**PROVIDED MATERIAL:**
'''

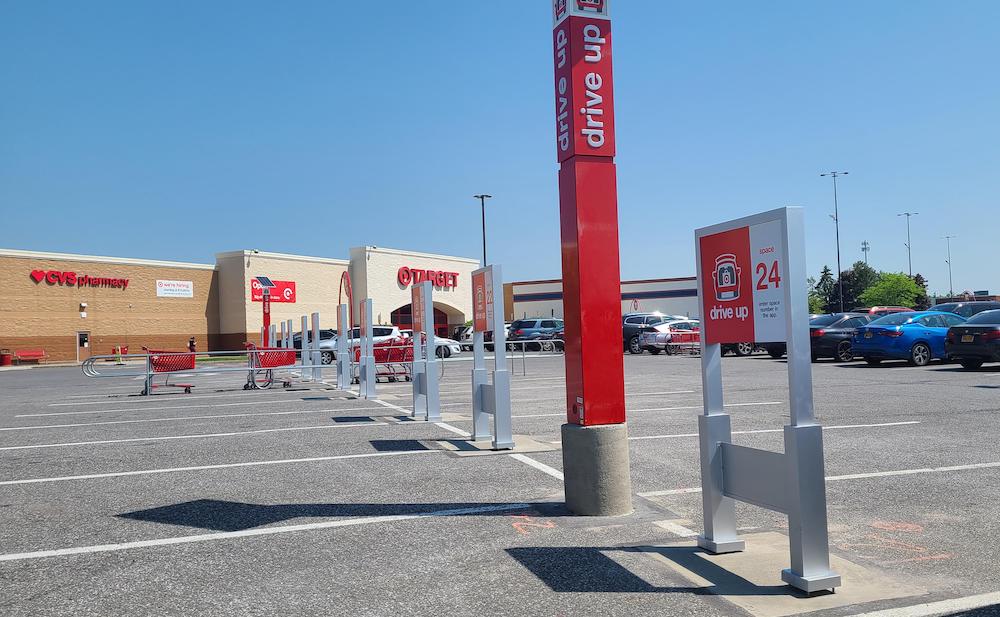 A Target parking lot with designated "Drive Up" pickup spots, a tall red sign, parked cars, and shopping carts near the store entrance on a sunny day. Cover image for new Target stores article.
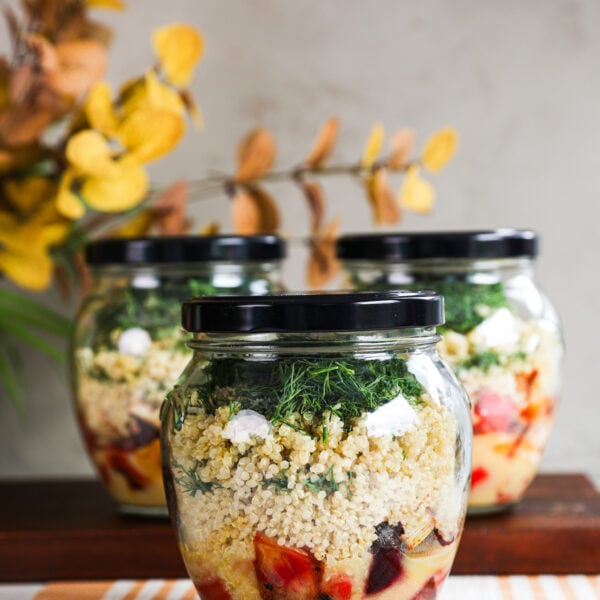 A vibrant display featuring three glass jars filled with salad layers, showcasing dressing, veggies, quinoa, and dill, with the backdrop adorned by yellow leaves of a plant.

'''
'''

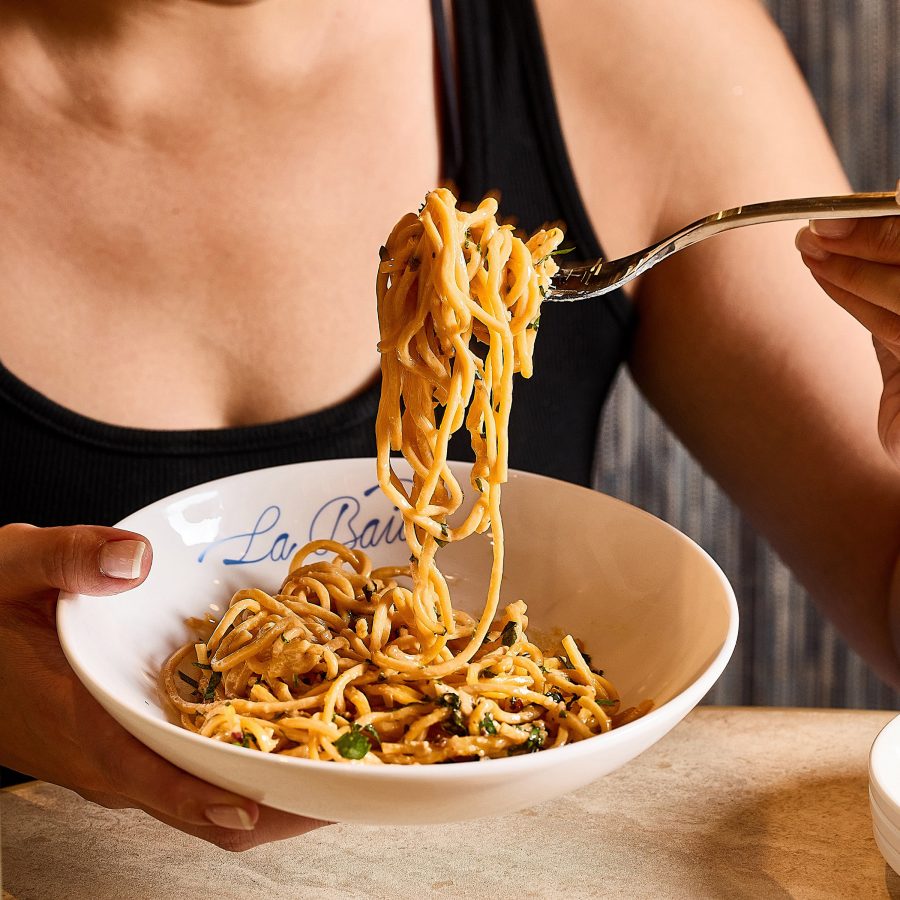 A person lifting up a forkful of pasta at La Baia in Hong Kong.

'''

**WHAT NEEDS TO BE DONE:**
Exact repeat of the material above: every line from the one with "A Target parking" through the one with "A vibrant display", endpoints included, and nothing more. No pictures.

**YOUR SOLUTION:**
 A Target parking lot with designated "Drive Up" pickup spots, a tall red sign, parked cars, and shopping carts near the store entrance on a sunny day. Cover image for new Target stores article.
 A vibrant display featuring three glass jars filled with salad layers, showcasing dressing, veggies, quinoa, and dill, with the backdrop adorned by yellow leaves of a plant.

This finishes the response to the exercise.